Customer Review

Reviewed in Australia on 7 June 2014
Is it possible to make the wrong choice for the right reasons? These are the moral dilemmas posed by author ML Stedman in her powerful debut novel The Light Between Oceans.
On Anzac day 1926, a German immigrant who arrived in Australia prior to World War 1 (and was interred for the duration), is walking with his wife and baby when they are attacked by drunken locals. This attack sets in motion events which have heartbreaking consequences.
Tom Sherbourne physically survived WW1, but mentally he can’t quite face life; why him when so many others didn’t come home?

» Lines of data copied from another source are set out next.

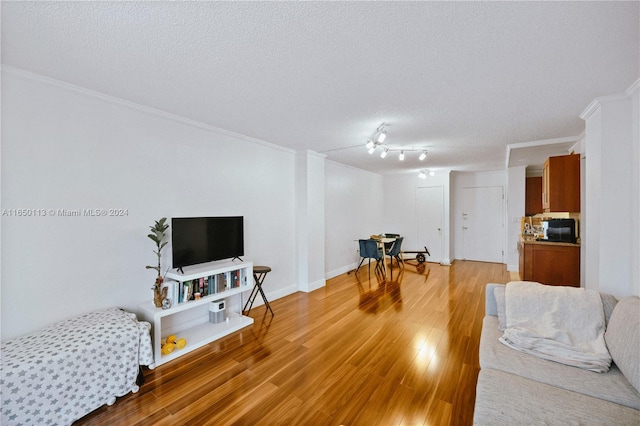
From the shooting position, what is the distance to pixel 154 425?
172 centimetres

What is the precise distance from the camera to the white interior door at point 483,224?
6.73 m

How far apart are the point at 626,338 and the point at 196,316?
3659 millimetres

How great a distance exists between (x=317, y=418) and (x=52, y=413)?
66.7 inches

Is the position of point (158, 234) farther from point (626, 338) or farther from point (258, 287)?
point (626, 338)

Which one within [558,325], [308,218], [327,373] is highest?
[308,218]

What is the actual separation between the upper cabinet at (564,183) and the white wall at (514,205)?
214 cm


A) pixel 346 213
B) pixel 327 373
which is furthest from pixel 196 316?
pixel 346 213

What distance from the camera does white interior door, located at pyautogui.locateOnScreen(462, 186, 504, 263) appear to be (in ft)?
22.1

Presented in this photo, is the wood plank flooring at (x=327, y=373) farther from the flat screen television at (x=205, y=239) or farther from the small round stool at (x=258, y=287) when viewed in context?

He needs healing time and takes a job on Janus Rock, a lighthouse off the coast of Western Australia. Much to his surprise he meets Isabel in the town of Point Partageuse and although he discourages her advances, she is not a lady easily discouraged. After a long courtship conducted by letter, they marry and Isabel joins him on the island.
In the 1920s lighthouse keeping wasn’t an easy life; for starters there was the isolation, the supply ship only visited quarterly and leave was only given every three years. The light itself required many hours work to keep it functioning, cleaning, polishing, refilling the lamp which powered the flame.
“The oceans never stop ... the wind never finishes. Sometimes it disappears, but only to gather momentum from somewhere else, returning to fling itself at the island ... Existence here is on the scale of giants. Time is in the millions of years; rocks which from a distance look like dice cast against the shore are boulders hundreds of feet wide, licked round by millennia ...”
Despite this, Tom and Isabel grow stronger in their marriage, their happiness only marred by the lack of the children they so desire. When their third baby is stillborn, Isabel moves into a dark place where Tom cannot follow.
A boat with a dead man and a mewling baby washes ashore on Janus Rock and Isabel quickly sees it as a sign from God that she is supposed to raise this child, a replacement for the baby she and Tom have just buried. Tom intends to record the wrecked boat into the lighthouse log, he even leaves blank spaces to enter the details, but bows to Isabel’s wish to raise this child as their own and so the beautiful and precocious Lucy restores the light to Isabel’s eyes. “Once a child gets into your heart, there’s no right or wrong about it.”
Is their decision right? Is it wrong, but justifiable? Is there a woman somewhere searching for her husband and child? How would you react in these circumstances?
For me this novel worked on so many levels; I felt empathy for the main protagonists and cared for them. Would I have made the choices the author made in the telling of the story? I honestly don’t know, but I do know these choices were well supported by the story. I love the way Stedman uses duality throughout the novel; Janus Rock for example is named for the two faced god Janus; baby Lucy has two stories; the main locations of Janus Rock, island, and Point Partageuse, mainland; even the name of the novel refers to the point where the calm Indian Ocean meets the turbulent Great Southern Ocean.
I’d like to share with you another quote from the book which I find particularly insightful – “She knew that if a wife lost a husband, there was a whole new word to describe who she was: she was now a widow. A husband became a widower. But if a parent loses a child, there was no special label for their grief. They were still just a mother or a father, even if they no longer had a son or daughter. That seemed odd.”
The Light Between Oceans is a story which held me and just when I thought I had it worked out, the author made slight shifts to the story. Great read, highly recommended.